Justin Solomon will join the faculty as an assistant professor in Electrical Engineering and Computer Science by July 2016. He is currently an NSF mathematical sciences postdoctoral research fellow in applied math at Princeton University. He earned his MS and PhD in computer science from Stanford University, where he also earned a BS in mathematics and computer science. Solomon is a past recipient of the Hertz Foundation fellowship, a National Science Foundation graduate fellowship, and the National Defense science and engineering graduate fellowship. His research focuses on geometric problems appearing in shape analysis, optimization, and data processing, with application in computer graphics, medical imaging, machine learning, and other areas. He taught classes on numerical analysis, computational differential geometry, and computer science at Stanford. His textbook, Numerical Algorithms, was released in 2015 (CRC Press).
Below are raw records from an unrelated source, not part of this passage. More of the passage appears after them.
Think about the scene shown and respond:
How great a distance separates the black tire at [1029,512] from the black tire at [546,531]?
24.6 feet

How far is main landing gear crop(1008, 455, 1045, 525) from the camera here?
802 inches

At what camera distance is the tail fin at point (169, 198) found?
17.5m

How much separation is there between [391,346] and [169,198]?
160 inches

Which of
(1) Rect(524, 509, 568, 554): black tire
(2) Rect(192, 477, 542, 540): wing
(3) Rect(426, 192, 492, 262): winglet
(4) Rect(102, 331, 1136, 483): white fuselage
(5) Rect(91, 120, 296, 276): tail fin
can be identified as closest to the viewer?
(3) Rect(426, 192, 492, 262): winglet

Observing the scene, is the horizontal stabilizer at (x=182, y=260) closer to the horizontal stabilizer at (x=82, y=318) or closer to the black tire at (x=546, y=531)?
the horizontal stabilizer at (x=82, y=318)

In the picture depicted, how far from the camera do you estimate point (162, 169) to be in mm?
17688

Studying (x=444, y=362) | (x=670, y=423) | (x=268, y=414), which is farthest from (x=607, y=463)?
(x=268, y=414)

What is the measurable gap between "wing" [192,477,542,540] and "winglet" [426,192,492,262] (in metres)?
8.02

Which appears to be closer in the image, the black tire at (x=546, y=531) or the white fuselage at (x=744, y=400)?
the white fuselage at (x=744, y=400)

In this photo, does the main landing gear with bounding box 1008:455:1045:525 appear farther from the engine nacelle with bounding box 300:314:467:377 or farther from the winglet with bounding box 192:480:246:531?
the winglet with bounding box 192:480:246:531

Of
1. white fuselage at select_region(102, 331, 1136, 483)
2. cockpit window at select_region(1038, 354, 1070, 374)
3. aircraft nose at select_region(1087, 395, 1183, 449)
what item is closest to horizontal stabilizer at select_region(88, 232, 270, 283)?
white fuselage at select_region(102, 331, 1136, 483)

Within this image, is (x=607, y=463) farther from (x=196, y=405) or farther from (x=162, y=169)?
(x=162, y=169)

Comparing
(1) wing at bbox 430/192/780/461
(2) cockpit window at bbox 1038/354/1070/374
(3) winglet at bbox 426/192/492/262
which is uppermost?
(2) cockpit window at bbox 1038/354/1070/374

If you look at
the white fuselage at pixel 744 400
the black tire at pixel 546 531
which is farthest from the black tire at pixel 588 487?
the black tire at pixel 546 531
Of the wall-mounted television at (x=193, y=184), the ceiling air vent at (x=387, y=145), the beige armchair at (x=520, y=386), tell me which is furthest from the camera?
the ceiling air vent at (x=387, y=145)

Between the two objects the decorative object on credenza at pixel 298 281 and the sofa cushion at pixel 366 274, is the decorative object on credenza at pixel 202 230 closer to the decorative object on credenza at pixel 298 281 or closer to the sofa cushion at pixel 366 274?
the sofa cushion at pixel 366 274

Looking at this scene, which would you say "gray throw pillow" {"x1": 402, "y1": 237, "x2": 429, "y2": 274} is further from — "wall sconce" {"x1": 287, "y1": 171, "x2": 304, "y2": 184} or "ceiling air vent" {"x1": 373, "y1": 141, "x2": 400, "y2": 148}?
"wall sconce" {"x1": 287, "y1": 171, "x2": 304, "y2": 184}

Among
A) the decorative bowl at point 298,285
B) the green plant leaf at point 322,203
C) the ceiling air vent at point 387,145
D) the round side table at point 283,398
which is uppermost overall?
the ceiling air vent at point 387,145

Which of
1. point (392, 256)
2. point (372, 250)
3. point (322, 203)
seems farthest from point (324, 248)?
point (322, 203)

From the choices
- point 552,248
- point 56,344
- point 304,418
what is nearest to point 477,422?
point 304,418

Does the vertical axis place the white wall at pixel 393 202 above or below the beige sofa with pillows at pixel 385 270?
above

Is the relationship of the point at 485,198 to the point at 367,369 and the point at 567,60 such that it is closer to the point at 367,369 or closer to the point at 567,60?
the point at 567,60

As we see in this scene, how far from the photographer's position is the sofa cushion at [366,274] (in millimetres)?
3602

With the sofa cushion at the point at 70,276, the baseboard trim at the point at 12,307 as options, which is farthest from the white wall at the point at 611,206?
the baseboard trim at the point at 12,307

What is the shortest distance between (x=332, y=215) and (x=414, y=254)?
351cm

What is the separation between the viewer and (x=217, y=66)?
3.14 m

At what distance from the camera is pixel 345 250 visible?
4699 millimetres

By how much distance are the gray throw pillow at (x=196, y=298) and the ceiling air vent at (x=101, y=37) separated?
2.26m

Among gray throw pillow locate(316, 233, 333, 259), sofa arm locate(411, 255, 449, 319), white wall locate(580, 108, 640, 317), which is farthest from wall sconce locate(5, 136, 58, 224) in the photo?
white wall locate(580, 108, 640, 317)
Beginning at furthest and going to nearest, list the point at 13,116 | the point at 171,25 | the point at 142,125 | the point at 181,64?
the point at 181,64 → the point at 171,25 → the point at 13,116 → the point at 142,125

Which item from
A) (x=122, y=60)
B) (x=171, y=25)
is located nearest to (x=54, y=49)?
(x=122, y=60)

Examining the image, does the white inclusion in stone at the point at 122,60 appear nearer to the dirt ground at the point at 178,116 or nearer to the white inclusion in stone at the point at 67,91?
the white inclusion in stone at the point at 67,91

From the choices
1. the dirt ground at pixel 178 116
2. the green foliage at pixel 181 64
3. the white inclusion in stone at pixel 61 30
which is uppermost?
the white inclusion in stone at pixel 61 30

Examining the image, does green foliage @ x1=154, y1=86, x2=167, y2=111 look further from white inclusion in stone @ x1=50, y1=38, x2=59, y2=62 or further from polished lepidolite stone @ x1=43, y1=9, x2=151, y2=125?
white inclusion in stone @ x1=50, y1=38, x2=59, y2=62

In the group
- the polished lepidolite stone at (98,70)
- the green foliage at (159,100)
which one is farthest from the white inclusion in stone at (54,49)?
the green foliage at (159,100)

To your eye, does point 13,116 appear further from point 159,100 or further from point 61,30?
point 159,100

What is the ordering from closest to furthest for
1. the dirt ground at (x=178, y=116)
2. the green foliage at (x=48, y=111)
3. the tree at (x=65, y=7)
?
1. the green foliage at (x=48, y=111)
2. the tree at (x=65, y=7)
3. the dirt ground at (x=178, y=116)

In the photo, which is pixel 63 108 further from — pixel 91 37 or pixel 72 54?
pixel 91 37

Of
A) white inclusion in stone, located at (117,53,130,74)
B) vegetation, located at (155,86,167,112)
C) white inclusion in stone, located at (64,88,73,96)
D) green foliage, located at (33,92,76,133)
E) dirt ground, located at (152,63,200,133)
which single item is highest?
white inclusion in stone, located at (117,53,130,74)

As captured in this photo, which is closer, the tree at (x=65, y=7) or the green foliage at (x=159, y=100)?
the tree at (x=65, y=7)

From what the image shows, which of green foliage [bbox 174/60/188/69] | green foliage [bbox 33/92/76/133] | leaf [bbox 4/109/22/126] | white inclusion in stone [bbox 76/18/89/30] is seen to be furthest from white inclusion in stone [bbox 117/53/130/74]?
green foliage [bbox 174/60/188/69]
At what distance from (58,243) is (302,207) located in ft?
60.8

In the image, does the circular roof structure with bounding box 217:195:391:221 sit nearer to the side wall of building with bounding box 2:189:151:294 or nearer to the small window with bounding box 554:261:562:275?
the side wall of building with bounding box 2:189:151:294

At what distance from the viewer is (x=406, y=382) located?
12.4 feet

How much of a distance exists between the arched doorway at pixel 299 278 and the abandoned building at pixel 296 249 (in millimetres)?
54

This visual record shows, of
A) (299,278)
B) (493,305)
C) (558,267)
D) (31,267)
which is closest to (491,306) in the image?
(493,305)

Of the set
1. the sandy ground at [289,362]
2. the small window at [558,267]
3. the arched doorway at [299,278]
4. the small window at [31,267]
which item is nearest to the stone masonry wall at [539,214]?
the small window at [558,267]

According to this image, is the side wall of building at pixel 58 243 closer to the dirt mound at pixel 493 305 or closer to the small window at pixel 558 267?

Julia Ortony will join the Department of Materials Science and Engineering faculty in January 2016. She earned her BS in chemistry at the University of Minnesota and her PhD in materials chemistry at the University of California, Santa Barbara. Ortony’s research interests are in two main areas: the design and optimization of soft materials with nanoscale structure for important new technologies, and the development of advanced instrumentation for measuring conformational and water dynamics analogous to molecular dynamics simulations. By combining these thrusts, technologies ranging from biomedical therapies to energy materials will be explored with special consideration paid to molecular motion.